Cancellation is the mechanism by which a thread can terminate the execution of another thread. More precisely, a thread can send a cancellation request to another thread. Depending on its settings, the target thread can then either ignore the request, honor it immediately, or defer it till it reaches a cancellation point. When threads are first created by pthread_create, they always defer cancellation requests.

When a thread eventually honors a cancellation request, it behaves as if pthread_exit(PTHREAD_CANCELED) was called. All cleanup handlers are executed in reverse order, finalization functions for thread-specific data are called, and finally the thread stops executing. If the canceled thread was joinable, the return value PTHREAD_CANCELED is provided to whichever thread calls pthread_join on it.
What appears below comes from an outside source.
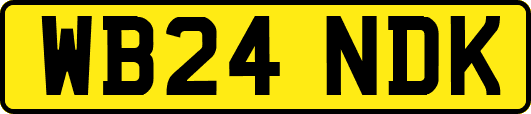 WB24NDK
See pthread_exit for more information.

Cancellation points are the points where the thread checks for pending cancellation requests and performs them. The POSIX threads functions pthread_join, pthread_cond_wait, pthread_cond_timedwait, pthread_testcancel, sem_wait, and sigwait are cancellation points. In addition, these system calls are cancellation points:

accept open sendmsg
close pause sendto
connect read system
fcntl recv tcdrain
fsync recvfrom wait
lseek recvmsg waitpid
msync send write
nanosleep

All library functions that call these functions (such as printf) are also cancellation points.
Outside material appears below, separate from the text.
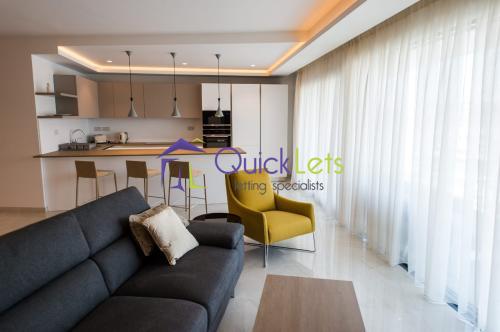 Penthouses in Msida - Image 6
— Function: int pthread_setcancelstate (int state, int *oldstate)

pthread_setcancelstate changes the cancellation state for the calling thread – that is, whether cancellation requests are ignored or not. The state argument is the new cancellation state: either PTHREAD_CANCEL_ENABLE to enable cancellation, or PTHREAD_CANCEL_DISABLE to disable cancellation (cancellation requests are ignored).

If oldstate is not NULL, the previous cancellation state is stored in the location pointed to by oldstate, and can thus be restored later by another call to pthread_setcancelstate.

If the state argument is not PTHREAD_CANCEL_ENABLE or PTHREAD_CANCEL_DISABLE, pthread_setcancelstate fails and returns EINVAL. Otherwise it returns 0.

— Function: int pthread_setcanceltype (int type, int *oldtype)

pthread_setcanceltype changes the type of responses to cancellation requests for the calling thread: asynchronous (immediate) or deferred. The type argument is the new cancellation type: either PTHREAD_CANCEL_ASYNCHRONOUS to cancel the calling thread as soon as the cancellation request is received, or PTHREAD_CANCEL_DEFERRED to keep the cancellation request pending until the next cancellation point. If oldtype is not NULL, the previous cancellation state is stored in the location pointed to by oldtype, and can thus be restored later by another call to pthread_setcanceltype.

If the type argument is not PTHREAD_CANCEL_DEFERRED or PTHREAD_CANCEL_ASYNCHRONOUS, pthread_setcanceltype fails and returns EINVAL. Otherwise it returns 0.

— Function: void pthread_testcancel (void)

pthread_testcancel does nothing except testing for pending cancellation and executing it. Its purpose is to introduce explicit checks for cancellation in long sequences of code that do not call cancellation point functions otherwise.